_Items from a dataset_:
────────────────────────────────────────
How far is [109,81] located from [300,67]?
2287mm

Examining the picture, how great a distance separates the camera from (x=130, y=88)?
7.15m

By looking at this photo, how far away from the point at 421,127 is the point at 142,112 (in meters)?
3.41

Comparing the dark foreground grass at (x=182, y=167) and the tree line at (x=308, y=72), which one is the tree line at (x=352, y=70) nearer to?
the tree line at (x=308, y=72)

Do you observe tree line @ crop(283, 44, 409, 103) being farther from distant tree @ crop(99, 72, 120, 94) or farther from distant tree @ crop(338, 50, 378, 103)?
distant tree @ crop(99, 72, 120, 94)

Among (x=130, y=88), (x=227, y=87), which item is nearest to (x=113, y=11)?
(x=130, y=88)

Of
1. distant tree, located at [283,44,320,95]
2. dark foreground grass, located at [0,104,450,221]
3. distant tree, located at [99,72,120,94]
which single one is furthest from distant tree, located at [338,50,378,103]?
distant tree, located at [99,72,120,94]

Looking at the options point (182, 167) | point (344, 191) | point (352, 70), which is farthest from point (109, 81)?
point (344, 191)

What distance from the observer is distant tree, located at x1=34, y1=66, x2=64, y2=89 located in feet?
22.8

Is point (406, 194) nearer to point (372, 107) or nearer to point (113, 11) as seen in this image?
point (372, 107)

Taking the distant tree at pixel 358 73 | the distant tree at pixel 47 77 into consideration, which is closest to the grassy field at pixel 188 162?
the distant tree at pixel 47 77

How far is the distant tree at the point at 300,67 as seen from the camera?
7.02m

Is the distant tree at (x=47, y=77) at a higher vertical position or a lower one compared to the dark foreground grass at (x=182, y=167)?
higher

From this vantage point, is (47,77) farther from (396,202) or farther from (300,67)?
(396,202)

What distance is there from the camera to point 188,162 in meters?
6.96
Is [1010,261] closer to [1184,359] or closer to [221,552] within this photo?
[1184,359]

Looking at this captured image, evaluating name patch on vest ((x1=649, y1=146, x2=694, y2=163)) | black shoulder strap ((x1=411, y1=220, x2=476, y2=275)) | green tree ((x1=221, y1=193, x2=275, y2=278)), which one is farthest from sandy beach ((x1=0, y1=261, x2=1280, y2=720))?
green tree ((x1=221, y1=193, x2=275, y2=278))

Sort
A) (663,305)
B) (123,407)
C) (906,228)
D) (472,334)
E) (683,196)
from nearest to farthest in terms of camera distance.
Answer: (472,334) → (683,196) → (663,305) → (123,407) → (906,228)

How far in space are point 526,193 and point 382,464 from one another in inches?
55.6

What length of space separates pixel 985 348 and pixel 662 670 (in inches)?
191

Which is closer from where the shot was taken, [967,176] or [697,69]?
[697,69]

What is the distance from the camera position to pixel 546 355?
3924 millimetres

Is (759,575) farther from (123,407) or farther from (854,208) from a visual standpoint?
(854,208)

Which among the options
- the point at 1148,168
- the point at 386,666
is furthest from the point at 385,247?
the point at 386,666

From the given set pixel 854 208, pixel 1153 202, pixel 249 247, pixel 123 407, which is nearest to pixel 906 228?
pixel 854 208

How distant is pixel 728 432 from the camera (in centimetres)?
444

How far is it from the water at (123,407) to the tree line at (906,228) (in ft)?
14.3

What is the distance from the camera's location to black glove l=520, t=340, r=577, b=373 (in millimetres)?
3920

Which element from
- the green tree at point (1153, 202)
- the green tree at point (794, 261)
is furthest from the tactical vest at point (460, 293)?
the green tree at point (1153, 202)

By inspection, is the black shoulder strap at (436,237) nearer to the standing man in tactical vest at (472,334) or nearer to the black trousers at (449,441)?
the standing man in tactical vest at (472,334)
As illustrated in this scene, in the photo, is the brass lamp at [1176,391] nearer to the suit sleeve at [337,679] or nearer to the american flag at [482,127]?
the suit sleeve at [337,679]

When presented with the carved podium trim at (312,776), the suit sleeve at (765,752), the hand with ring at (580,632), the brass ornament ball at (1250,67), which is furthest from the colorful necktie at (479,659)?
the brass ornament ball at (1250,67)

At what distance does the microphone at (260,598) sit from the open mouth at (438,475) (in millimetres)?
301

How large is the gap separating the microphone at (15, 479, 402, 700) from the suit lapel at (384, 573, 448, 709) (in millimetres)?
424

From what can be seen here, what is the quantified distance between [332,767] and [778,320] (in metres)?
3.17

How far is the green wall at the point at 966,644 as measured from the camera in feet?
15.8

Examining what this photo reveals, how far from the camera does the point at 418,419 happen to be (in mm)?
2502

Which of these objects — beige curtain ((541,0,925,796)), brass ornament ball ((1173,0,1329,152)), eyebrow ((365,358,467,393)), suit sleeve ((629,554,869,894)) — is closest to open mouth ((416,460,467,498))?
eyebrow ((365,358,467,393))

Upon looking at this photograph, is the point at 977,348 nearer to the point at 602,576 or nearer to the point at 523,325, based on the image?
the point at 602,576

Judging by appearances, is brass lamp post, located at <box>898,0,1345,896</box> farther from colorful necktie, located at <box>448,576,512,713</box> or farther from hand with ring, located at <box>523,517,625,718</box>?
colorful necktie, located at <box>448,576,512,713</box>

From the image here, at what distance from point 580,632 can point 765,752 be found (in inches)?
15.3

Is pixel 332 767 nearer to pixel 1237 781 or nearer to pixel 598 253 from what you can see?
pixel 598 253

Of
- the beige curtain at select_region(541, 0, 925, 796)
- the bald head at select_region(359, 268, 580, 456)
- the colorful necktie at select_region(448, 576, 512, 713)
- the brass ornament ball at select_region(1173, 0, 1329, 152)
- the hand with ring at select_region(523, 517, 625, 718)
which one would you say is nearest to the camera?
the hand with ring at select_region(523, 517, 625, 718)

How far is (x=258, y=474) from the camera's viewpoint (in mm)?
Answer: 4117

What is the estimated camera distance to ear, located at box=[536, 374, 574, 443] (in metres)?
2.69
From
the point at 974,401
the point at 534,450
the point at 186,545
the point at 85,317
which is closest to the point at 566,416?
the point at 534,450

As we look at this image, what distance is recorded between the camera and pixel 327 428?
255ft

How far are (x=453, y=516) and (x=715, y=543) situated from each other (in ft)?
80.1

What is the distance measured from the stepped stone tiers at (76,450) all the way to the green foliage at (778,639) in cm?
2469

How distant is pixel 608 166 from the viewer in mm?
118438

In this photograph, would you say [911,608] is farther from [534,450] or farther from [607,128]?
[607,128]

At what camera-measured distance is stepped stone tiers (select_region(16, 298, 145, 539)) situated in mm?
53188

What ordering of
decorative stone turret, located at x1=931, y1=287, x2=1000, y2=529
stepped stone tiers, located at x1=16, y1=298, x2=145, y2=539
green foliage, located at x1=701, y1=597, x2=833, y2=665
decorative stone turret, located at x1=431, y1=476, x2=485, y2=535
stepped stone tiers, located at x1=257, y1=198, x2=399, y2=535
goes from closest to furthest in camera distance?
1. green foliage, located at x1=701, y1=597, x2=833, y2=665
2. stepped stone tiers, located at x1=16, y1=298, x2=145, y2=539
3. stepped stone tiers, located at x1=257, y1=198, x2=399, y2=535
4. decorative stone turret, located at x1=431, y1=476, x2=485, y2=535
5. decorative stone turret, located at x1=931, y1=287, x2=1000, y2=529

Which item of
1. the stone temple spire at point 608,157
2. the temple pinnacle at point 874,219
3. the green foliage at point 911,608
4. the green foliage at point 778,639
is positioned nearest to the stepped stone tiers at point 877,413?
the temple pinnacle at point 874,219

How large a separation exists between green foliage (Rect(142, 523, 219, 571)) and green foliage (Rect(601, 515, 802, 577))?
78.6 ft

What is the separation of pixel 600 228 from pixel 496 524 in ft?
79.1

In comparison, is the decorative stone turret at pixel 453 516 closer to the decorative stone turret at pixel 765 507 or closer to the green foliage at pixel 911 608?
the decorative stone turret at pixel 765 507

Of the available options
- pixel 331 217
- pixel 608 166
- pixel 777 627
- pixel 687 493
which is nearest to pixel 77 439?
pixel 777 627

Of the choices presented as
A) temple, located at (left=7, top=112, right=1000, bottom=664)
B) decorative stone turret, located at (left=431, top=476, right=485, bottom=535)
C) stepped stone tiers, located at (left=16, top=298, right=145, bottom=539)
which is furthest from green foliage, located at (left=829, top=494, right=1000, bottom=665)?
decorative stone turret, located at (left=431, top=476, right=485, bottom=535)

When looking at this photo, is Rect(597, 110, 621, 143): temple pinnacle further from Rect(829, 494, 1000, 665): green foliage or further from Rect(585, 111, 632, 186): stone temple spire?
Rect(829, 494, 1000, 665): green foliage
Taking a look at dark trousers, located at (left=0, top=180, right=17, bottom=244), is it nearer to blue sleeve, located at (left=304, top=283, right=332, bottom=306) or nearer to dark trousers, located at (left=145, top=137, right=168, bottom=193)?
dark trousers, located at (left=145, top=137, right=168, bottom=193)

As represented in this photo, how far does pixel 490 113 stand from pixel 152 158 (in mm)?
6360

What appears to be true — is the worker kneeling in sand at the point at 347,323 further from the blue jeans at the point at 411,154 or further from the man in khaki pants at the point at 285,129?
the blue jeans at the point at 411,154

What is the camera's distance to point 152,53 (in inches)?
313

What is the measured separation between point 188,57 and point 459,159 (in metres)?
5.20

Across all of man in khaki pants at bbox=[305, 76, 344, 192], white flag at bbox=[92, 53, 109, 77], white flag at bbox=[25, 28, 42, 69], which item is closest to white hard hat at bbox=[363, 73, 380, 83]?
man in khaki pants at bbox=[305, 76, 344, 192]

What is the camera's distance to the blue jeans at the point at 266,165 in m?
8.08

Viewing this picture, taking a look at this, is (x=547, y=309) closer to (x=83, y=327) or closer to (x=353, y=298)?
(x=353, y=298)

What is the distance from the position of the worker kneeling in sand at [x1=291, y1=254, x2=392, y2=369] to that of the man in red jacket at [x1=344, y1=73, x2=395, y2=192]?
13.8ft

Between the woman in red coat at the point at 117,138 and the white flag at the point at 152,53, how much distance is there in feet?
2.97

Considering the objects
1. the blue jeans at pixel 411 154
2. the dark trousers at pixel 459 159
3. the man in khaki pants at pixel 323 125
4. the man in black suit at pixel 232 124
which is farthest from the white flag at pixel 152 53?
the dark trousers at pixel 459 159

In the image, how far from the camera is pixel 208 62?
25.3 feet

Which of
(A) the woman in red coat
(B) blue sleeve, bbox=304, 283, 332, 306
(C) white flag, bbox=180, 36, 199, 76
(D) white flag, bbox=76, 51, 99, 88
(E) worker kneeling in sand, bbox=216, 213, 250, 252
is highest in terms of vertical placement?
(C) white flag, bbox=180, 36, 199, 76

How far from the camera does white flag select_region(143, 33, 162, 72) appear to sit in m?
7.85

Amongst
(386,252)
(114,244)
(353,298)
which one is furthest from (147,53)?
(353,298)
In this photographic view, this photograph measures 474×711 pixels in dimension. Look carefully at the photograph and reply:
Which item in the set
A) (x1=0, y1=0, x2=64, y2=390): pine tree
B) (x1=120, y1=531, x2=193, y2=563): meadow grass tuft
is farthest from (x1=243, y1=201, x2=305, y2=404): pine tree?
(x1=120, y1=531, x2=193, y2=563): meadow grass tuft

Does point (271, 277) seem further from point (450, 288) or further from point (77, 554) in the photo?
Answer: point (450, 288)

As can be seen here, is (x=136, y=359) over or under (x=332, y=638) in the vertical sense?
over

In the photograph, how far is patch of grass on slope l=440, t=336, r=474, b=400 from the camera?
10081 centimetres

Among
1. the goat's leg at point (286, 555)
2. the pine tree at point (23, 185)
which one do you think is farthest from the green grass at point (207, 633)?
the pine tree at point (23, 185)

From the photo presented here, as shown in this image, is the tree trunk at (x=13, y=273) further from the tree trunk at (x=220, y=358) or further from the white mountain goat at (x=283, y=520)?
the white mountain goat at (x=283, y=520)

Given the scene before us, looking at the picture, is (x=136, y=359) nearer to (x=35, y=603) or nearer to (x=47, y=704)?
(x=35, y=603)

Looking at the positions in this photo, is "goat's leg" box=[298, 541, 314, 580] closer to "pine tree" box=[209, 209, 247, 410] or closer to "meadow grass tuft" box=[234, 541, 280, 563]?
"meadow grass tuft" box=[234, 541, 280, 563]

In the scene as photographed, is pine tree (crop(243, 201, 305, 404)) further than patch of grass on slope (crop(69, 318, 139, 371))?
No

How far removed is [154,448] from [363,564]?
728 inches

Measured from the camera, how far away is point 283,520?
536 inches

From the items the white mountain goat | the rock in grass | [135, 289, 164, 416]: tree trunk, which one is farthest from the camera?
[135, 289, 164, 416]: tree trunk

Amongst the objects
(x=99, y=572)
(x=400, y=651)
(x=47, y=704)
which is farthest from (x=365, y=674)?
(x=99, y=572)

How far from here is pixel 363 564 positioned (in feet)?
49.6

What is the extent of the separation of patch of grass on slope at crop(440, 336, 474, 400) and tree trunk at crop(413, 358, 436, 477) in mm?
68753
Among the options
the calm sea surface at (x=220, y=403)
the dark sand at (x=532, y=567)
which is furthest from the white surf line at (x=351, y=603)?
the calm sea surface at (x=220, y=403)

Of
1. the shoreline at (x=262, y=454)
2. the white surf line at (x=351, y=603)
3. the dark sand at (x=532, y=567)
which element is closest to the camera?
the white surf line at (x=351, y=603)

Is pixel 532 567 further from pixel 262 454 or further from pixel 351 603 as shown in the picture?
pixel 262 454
────────────────────────────────────────
_Your objective_:
Copy the lines above word for word, beginning at the line that contains "From the items" and continuing through the end of the items.

_Full response_:
From the items the white mountain goat | the rock in grass | [135, 289, 164, 416]: tree trunk, which one is farthest from the camera?
[135, 289, 164, 416]: tree trunk

Amongst the objects
(x=99, y=572)
(x=400, y=651)
(x=47, y=704)
which is farthest from (x=365, y=674)?
(x=99, y=572)

How far from here is pixel 363 564 positioned (in feet)?
49.6

What is the extent of the separation of patch of grass on slope at crop(440, 336, 474, 400) and tree trunk at crop(413, 358, 436, 477) in mm?
68753
Among the options
the calm sea surface at (x=220, y=403)
the dark sand at (x=532, y=567)
which is furthest from the white surf line at (x=351, y=603)?
the calm sea surface at (x=220, y=403)

Of
1. the shoreline at (x=262, y=454)
2. the white surf line at (x=351, y=603)
3. the dark sand at (x=532, y=567)
which element is closest to the camera?
the white surf line at (x=351, y=603)

Is pixel 532 567 further from pixel 262 454 or further from pixel 351 603 as shown in the picture?
pixel 262 454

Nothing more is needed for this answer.